I always used the one that FreeBSD suplies, without any modifications. I even
copied it from /usr/src/ multiple times and rebuilt the database from it to
ensure that it's not some sort of filesystem glitch.
> Could you mail me (private mail please) the library with which you can
> see the problems?
libc.so.5 with debug symbols is on its way to bz@
As a sidenote: I definitely agree that it should be documented. Also, it's my
personal opinion, but perhaps its better to switch the default nsswitch.conf
file to the one that doesn't contain "nis" as a lookup mechanism.

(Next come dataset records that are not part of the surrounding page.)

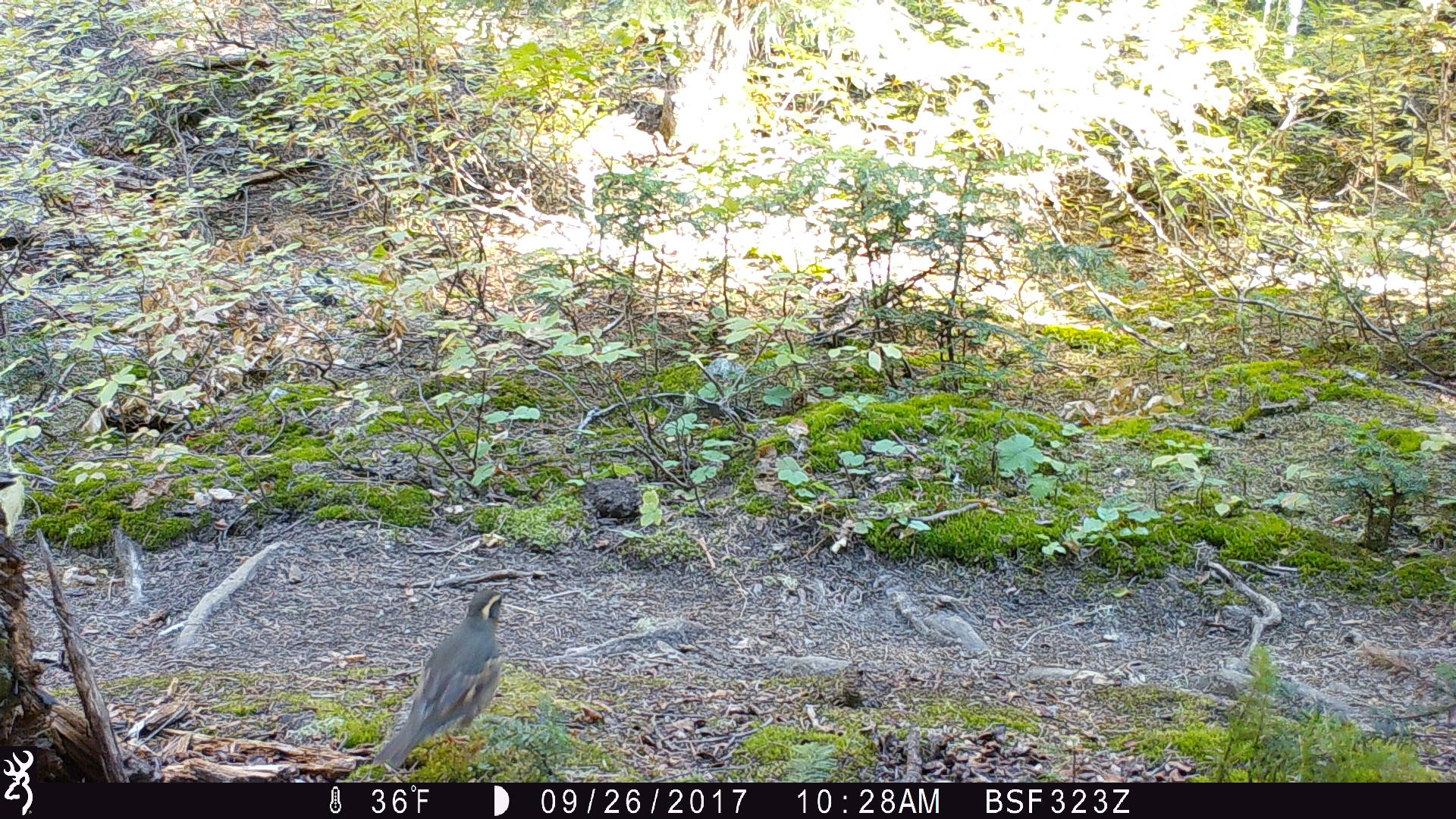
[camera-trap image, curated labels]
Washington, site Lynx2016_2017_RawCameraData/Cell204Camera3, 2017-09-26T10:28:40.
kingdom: Animalia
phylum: Chordata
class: Aves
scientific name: Aves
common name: birds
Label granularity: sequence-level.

It's much
easier to add to the "NIS/YP" section in the handbook couple lines that tell
the reader to modify /etc/nsswitch.conf to accomodate "NIS/YP" than documenting
(I can't think of any appropriate section) that whenever a system is built with
"NO_NIS=true" in the make file, the user should modify the /etc/nsswitch.conf
to accomodate the change. I realized that it's entirely my fault for not
looking forward to the impact of "NO_NIS=true", but still, I consider the above
described approach better.
Andrew
> > > > What is the contents of /etc/nsswitch.conf? bz is telling me that if you
> > > > still have 'nis' in the lines in nsswitch and you compile with NO_NIS that
> > > > you'll get wierd user lookup errors.
> > >
> > > Hmm, I completely forgot about that one. :( I guess 'nis' should have been
> > > switched to 'files' whenever system is compiled with "NO_NIS=true".
> >
> > it's not documented - sorry, will do that.
> >
> > change it to sth like:
> >
> > group: files
> > hosts: files dns
> > networks: files
> > passwd: files
> > shells: files
> >
> > w/o this change I can see sth like this when doing passwd auth:
> >
> > 'sshd[1995]: NSSWITCH(nss_method_lookup): nis, passwd_compat, endpwent, not found'
> >
> > But I suspect this will not help with your problem.
>
> Actually, that solves all the problems. Once I switched to your version of
> nsswitch.conf, all the "unknown class" bugs and multiple logging events have
> disappeared.
thanks for the information (and thanks for the lib). I will check and
see what can be done to prevent these problems in the future.